Can you quote the lines below exactly, starting at the line with "Does the placement" and going through the last one?

LISTED ENTRIES

§

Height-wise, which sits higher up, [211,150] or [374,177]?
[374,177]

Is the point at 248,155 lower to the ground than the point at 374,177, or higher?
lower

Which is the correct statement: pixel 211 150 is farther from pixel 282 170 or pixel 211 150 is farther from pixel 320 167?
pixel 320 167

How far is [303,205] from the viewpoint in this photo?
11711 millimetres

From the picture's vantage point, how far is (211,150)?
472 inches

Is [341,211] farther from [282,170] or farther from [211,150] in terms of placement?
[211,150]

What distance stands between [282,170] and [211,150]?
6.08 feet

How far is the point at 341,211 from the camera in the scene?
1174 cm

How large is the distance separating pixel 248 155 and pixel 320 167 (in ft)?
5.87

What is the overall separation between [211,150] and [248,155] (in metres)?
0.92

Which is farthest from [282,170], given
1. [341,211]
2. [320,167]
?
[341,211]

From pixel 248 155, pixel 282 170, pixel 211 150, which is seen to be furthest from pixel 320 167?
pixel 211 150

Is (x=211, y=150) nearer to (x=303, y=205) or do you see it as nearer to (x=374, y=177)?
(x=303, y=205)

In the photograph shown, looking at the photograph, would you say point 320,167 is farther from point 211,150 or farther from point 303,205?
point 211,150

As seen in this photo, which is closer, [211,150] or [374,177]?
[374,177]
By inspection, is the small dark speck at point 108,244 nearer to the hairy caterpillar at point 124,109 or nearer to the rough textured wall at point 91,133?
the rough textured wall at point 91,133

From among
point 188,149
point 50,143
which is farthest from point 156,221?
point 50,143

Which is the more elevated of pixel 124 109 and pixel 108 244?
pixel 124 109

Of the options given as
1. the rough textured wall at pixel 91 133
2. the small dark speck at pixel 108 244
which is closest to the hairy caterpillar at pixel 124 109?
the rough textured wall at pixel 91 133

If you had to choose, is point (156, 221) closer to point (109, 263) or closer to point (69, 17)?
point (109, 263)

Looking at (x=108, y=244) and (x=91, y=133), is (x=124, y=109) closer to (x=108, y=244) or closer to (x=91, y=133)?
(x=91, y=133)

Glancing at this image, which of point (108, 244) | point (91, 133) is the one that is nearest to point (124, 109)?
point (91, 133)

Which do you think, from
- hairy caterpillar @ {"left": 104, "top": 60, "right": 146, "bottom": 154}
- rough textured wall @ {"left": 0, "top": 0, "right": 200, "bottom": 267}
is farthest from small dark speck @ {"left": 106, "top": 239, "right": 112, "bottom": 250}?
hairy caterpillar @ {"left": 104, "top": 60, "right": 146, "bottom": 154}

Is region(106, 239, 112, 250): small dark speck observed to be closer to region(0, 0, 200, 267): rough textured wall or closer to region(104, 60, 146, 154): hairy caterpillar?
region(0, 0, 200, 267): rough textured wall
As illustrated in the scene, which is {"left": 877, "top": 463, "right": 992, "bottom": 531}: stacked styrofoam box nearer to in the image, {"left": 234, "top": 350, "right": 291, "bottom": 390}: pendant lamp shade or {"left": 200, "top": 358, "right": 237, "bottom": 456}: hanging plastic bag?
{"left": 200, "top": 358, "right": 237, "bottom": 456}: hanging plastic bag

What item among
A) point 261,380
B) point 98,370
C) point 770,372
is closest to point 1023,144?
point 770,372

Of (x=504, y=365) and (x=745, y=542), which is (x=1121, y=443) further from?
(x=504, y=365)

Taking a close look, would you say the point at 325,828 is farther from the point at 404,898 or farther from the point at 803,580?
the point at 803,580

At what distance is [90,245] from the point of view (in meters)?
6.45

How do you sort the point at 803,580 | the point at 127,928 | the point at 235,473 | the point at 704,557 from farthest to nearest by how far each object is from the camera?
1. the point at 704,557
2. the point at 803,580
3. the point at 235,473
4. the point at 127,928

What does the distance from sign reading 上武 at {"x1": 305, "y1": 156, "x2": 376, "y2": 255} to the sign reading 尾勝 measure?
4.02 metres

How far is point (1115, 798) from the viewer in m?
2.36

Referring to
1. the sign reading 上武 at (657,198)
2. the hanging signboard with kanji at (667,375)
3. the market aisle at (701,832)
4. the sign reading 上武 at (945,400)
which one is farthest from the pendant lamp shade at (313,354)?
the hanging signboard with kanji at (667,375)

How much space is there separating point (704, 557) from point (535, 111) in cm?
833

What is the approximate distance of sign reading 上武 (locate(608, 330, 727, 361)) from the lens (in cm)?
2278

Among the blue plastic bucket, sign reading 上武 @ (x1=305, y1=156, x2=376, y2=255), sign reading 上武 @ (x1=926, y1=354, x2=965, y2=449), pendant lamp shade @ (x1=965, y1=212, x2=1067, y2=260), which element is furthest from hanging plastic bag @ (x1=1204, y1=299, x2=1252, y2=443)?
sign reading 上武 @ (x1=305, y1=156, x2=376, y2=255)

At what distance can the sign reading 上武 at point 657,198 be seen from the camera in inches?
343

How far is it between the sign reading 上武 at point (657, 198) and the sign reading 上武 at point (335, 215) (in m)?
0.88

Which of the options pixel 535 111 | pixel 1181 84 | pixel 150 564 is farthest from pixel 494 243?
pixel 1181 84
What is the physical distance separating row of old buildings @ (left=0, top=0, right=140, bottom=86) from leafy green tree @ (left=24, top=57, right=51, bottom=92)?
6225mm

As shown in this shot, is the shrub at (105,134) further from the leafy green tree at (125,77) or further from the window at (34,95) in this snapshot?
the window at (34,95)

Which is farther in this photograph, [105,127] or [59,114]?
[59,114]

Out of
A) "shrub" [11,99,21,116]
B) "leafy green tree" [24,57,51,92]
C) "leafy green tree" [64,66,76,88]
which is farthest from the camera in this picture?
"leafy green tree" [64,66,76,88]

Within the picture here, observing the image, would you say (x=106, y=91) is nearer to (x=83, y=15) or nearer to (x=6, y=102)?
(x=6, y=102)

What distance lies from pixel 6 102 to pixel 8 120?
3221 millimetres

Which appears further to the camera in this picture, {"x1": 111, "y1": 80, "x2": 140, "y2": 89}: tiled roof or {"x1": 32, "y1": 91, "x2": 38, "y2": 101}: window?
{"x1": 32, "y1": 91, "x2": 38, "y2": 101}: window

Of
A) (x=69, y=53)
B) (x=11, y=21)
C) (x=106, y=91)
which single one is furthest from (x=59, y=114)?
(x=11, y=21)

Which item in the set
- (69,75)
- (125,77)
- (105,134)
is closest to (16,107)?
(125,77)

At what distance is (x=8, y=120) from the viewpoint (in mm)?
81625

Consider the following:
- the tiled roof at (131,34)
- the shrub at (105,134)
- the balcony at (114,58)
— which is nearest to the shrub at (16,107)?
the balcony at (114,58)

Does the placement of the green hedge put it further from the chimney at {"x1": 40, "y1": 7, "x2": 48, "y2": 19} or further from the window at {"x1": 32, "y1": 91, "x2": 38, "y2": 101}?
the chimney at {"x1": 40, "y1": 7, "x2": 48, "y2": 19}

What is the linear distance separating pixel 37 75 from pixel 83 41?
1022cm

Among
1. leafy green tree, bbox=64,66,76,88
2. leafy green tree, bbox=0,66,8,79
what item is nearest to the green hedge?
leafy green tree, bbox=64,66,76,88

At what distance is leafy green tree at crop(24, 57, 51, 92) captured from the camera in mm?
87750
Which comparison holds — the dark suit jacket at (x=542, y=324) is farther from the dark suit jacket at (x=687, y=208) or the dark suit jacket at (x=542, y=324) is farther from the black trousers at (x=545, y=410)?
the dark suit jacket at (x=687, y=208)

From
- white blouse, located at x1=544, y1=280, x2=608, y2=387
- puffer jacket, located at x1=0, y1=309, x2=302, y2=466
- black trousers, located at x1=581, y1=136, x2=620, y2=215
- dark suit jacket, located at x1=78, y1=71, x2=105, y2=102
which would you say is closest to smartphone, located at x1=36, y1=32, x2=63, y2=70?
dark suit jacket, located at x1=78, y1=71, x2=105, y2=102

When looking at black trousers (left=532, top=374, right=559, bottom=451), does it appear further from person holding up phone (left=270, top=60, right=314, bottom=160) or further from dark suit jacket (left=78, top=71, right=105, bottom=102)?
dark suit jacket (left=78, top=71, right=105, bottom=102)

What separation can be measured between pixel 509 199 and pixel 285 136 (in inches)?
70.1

§

EXERCISE RESULT
Does the placement of the green hedge put it further from the chimney at {"x1": 40, "y1": 7, "x2": 48, "y2": 19} or further from the window at {"x1": 32, "y1": 91, "x2": 38, "y2": 101}?
the chimney at {"x1": 40, "y1": 7, "x2": 48, "y2": 19}

What is the linear distance separating pixel 37 75 from pixel 83 41?
1022cm

Among
1. leafy green tree, bbox=64,66,76,88
2. leafy green tree, bbox=0,66,8,79
what item is nearest to the green hedge?
leafy green tree, bbox=64,66,76,88

At what distance is leafy green tree at crop(24, 57, 51, 92) captured from the camera in mm?
87750
Which comparison holds — the dark suit jacket at (x=542, y=324) is farther from the dark suit jacket at (x=687, y=208) or the dark suit jacket at (x=542, y=324) is farther from the black trousers at (x=545, y=410)?
the dark suit jacket at (x=687, y=208)

From
- white blouse, located at x1=544, y1=280, x2=608, y2=387
- puffer jacket, located at x1=0, y1=309, x2=302, y2=466
- black trousers, located at x1=581, y1=136, x2=620, y2=215
- dark suit jacket, located at x1=78, y1=71, x2=105, y2=102
which would you say is closest to smartphone, located at x1=36, y1=32, x2=63, y2=70?
dark suit jacket, located at x1=78, y1=71, x2=105, y2=102

When looking at black trousers (left=532, top=374, right=559, bottom=451), does it appear further from person holding up phone (left=270, top=60, right=314, bottom=160) or further from dark suit jacket (left=78, top=71, right=105, bottom=102)?
dark suit jacket (left=78, top=71, right=105, bottom=102)

What separation can be measured between pixel 509 199 and pixel 285 136 (in inches)?
70.1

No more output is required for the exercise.